* What is expected *
The answer should hold exactly the lines of the entries below from the one containing "Wild-type and GSDMD-deficient" through the last line, both included.

BEGIN Data

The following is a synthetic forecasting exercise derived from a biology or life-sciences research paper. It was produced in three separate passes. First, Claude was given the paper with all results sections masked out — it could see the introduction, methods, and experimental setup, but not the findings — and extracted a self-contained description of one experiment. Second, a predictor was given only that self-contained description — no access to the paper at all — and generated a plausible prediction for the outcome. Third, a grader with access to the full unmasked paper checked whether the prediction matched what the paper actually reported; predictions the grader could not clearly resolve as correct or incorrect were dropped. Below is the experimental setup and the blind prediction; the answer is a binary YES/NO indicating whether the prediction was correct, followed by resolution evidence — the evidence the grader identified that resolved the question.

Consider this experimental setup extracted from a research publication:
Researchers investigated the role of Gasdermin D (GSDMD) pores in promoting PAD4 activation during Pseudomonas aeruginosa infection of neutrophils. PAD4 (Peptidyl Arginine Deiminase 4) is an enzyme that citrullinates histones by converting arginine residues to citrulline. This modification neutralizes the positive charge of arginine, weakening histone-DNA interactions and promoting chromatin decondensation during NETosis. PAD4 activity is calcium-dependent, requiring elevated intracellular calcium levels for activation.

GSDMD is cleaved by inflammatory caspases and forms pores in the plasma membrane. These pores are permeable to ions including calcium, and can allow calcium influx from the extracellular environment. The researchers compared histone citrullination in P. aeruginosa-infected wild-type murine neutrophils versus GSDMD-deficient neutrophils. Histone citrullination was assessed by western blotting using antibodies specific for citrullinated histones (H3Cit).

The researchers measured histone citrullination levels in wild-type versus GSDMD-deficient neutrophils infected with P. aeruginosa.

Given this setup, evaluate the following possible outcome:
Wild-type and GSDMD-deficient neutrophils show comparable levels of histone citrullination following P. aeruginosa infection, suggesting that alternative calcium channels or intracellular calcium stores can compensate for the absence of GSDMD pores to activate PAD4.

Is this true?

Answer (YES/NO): NO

END Data

* Answer to this problem *
Wild-type and GSDMD-deficient neutrophils show comparable levels of histone citrullination following P. aeruginosa infection, suggesting that alternative calcium channels or intracellular calcium stores can compensate for the absence of GSDMD pores to activate PAD4.

Is this true?

Answer (YES/NO): NO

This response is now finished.